Coming of the heels of another big "Why" in Alex Rodriguez and his stint with steroids, many are wondering the same with Ken Shamrock. Both are regarded as one of the best in history in there profession. However, unlike Rodriguez, Shamrock is at the end of his storied and prolific career. Some may argue that Shamrock's career is indeed overdue for retirement, nonetheless, his choice of timing to dabble with the devil's drugs has the entire mixed martial arts world baffled.

Shamrock, known as one of the founding fighters of the UFC, and one of the greatest to ever grace the sport, had a legacy that would have been incomparable. Unlike other sports which have decades of history and thousands of players, mixed martial arts is currently seeing its rise from fad, to phenomenon, to mainstream, and Shamrock would have, and could have been the catalyst for that growth.

Shamrock could have fought until he retired, enjoyed the big send off, and stay involved through training and the mentoring of future fighters.

Shamrock could have been the Babe Ruth of mixed martial arts.

It's a moniker he's earned.
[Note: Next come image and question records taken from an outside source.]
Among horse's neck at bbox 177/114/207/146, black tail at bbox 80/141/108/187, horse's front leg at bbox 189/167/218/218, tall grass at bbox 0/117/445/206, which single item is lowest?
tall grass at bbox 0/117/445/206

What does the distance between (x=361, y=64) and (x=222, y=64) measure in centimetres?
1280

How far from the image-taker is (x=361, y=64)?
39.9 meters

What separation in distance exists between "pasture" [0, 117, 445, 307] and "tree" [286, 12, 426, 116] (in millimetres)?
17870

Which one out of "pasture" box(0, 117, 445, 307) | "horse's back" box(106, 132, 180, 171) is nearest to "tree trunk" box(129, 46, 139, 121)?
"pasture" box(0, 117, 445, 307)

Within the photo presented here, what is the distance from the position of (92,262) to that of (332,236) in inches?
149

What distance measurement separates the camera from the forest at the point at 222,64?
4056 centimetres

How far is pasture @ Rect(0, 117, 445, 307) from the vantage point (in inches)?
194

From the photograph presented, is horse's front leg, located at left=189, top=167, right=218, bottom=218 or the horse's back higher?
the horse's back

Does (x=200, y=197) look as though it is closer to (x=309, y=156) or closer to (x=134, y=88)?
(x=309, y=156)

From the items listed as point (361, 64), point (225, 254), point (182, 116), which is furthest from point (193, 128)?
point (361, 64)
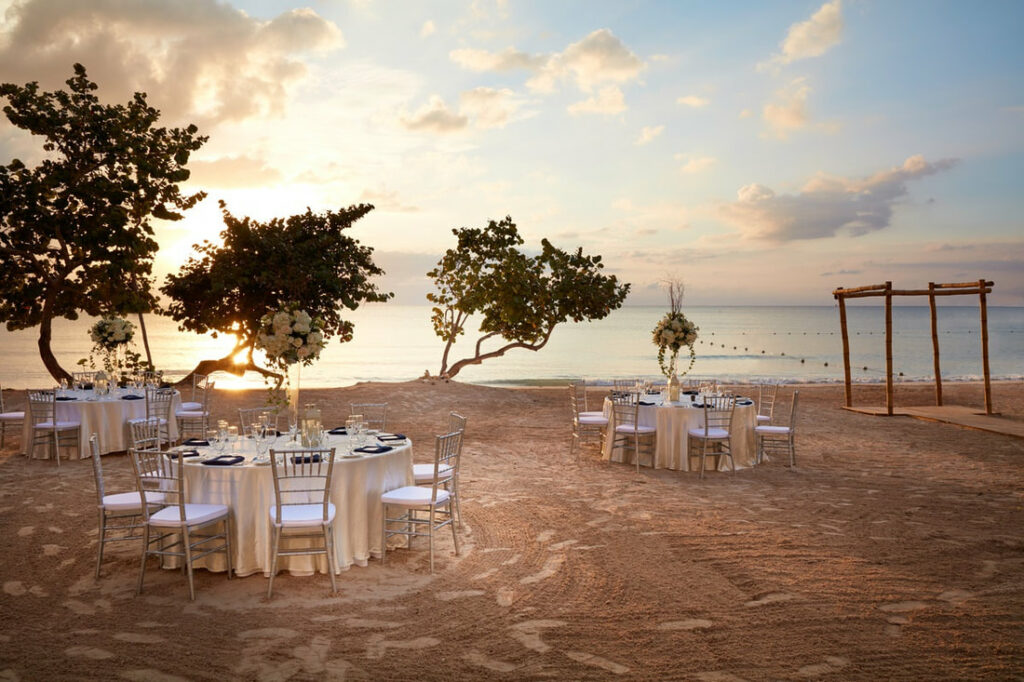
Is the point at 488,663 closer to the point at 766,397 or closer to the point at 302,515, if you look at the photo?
the point at 302,515

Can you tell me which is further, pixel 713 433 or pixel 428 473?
pixel 713 433

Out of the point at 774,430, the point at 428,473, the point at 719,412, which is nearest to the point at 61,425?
the point at 428,473

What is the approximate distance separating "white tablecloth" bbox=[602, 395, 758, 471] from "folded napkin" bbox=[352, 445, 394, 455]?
15.9 ft

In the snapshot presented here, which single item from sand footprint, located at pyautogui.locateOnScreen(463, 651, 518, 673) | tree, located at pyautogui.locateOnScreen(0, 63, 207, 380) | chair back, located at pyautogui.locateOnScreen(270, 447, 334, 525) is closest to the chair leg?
chair back, located at pyautogui.locateOnScreen(270, 447, 334, 525)

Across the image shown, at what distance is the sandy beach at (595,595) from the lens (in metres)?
3.69

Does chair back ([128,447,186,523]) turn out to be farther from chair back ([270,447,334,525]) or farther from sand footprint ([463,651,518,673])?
sand footprint ([463,651,518,673])

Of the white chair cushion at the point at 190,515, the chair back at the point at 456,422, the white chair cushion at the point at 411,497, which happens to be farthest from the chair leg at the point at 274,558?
the chair back at the point at 456,422

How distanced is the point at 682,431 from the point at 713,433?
0.62 m

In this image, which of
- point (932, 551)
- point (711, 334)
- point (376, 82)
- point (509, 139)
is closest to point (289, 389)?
point (932, 551)

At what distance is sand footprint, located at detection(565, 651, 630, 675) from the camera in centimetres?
361

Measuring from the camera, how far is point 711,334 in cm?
6700

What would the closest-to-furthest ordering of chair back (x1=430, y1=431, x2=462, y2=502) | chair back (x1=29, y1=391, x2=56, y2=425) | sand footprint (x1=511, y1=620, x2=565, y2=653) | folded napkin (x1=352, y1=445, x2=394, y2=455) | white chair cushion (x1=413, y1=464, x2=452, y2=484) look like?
sand footprint (x1=511, y1=620, x2=565, y2=653) → folded napkin (x1=352, y1=445, x2=394, y2=455) → chair back (x1=430, y1=431, x2=462, y2=502) → white chair cushion (x1=413, y1=464, x2=452, y2=484) → chair back (x1=29, y1=391, x2=56, y2=425)

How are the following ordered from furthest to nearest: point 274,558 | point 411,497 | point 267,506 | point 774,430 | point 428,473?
1. point 774,430
2. point 428,473
3. point 411,497
4. point 267,506
5. point 274,558

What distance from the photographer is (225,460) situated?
17.1 feet
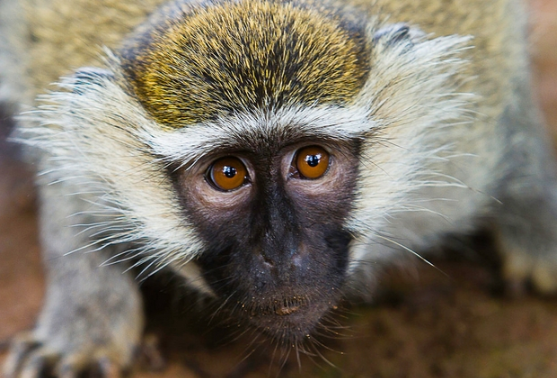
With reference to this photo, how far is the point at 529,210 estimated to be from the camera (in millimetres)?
3281

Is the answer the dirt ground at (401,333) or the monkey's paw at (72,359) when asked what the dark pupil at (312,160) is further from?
the monkey's paw at (72,359)

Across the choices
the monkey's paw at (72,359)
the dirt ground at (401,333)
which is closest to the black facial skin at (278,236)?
the dirt ground at (401,333)

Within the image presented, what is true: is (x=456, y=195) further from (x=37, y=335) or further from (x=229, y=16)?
(x=37, y=335)

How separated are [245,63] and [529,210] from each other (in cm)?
189

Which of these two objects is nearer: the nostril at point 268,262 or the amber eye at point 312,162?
the nostril at point 268,262

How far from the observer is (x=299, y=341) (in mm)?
2268

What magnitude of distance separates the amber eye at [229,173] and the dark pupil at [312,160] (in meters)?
0.20

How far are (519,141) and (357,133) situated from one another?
1292 mm

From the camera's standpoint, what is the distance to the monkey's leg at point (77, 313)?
9.33 ft

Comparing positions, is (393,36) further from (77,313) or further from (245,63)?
(77,313)

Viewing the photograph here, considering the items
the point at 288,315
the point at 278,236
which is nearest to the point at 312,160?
the point at 278,236

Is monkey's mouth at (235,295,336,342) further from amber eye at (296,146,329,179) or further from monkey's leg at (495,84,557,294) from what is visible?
monkey's leg at (495,84,557,294)

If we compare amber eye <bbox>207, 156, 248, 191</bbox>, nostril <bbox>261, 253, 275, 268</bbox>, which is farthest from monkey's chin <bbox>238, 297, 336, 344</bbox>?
amber eye <bbox>207, 156, 248, 191</bbox>

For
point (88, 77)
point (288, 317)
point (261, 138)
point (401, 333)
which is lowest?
point (401, 333)
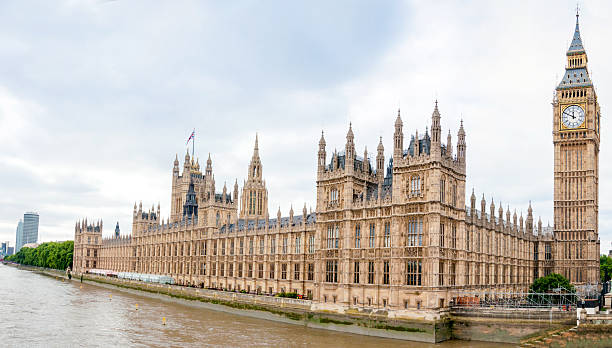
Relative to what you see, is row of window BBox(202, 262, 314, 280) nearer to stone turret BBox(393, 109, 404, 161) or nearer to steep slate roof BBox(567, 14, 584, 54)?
stone turret BBox(393, 109, 404, 161)

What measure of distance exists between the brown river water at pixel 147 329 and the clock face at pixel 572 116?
190 ft

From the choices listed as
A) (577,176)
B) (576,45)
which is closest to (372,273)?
(577,176)

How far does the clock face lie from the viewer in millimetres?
97750

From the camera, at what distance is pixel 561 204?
97438 millimetres

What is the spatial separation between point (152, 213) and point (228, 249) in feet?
246

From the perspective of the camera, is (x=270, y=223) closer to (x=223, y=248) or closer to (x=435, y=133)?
(x=223, y=248)

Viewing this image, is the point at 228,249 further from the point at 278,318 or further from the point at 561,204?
the point at 561,204

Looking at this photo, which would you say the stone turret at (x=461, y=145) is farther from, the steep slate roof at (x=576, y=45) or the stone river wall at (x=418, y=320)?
the steep slate roof at (x=576, y=45)

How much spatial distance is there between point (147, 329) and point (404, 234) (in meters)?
33.5

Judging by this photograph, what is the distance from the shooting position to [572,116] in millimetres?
98438

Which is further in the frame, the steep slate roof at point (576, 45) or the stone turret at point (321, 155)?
the steep slate roof at point (576, 45)

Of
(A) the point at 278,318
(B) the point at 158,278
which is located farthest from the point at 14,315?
(B) the point at 158,278

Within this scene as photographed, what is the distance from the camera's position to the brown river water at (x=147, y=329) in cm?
5731

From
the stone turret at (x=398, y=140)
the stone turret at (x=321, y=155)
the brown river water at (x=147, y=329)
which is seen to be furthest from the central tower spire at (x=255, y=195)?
the stone turret at (x=398, y=140)
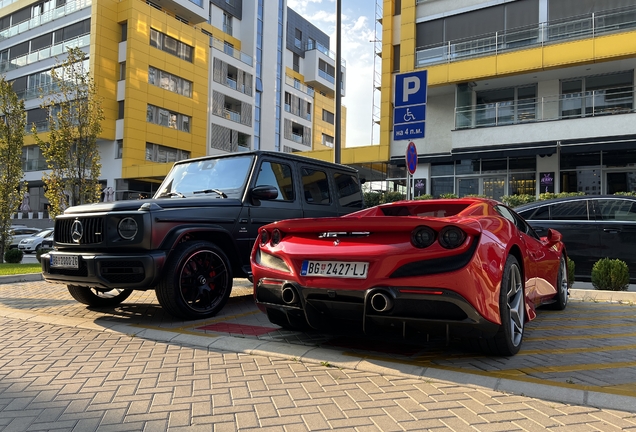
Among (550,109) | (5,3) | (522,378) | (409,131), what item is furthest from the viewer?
(5,3)

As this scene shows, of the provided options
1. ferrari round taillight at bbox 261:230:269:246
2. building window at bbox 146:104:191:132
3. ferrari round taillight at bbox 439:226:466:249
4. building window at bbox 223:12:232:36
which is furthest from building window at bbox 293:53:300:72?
ferrari round taillight at bbox 439:226:466:249

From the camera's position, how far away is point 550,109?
808 inches

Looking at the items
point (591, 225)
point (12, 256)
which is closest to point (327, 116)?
point (12, 256)

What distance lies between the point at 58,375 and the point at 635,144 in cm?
2022

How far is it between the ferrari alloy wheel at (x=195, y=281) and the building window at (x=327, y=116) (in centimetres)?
6017

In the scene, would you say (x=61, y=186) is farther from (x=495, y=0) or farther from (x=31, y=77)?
(x=31, y=77)

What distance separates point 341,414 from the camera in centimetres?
278

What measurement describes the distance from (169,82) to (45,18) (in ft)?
40.6

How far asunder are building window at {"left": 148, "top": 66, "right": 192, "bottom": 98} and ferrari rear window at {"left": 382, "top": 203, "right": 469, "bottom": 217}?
35595 millimetres

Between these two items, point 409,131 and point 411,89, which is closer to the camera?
point 409,131

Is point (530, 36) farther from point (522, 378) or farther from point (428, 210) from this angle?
point (522, 378)

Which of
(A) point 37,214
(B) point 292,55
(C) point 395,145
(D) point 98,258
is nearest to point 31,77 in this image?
(A) point 37,214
One he deserves.

Despite the instinct and urge of every fighter to continue competing late into their careers such as, Frazier, Ali, and Foreman, they were always remembered for their contributions, greatness, and most of all, their heart. It's understandable, once a fighter, always a fighter. For in the twilight of their careers, they walked that fine line between selfishness and respect.

Shamrock crossed that line. In result, he might be forced out of the sport he helped build in a shameful way.

In an interview with MMA Nation, Frank Shamrock, Ken's brother and fellow historic fighter made the following statements regarding his brother:

"You can tell he's cashing checks. He's not bearing his soul, he's cashing checks. Fighting is a lot of ego, and that's okay. But you got to walk a fine line between what's ego and what's reality. And Ken's ego unfortunately passed way into his reality and now it is his reality. I'm 36, I'm pretty broken and I see the end coming. Ken doesn't see the end and it's just silly"

So, once again, why?

He's desperate to hold on? Okay.

Shamrock used steroids, and lost his entire legacy in an attempt to win one last last fight.

The better question to Shamrock and all steroid users might be, is it worth it?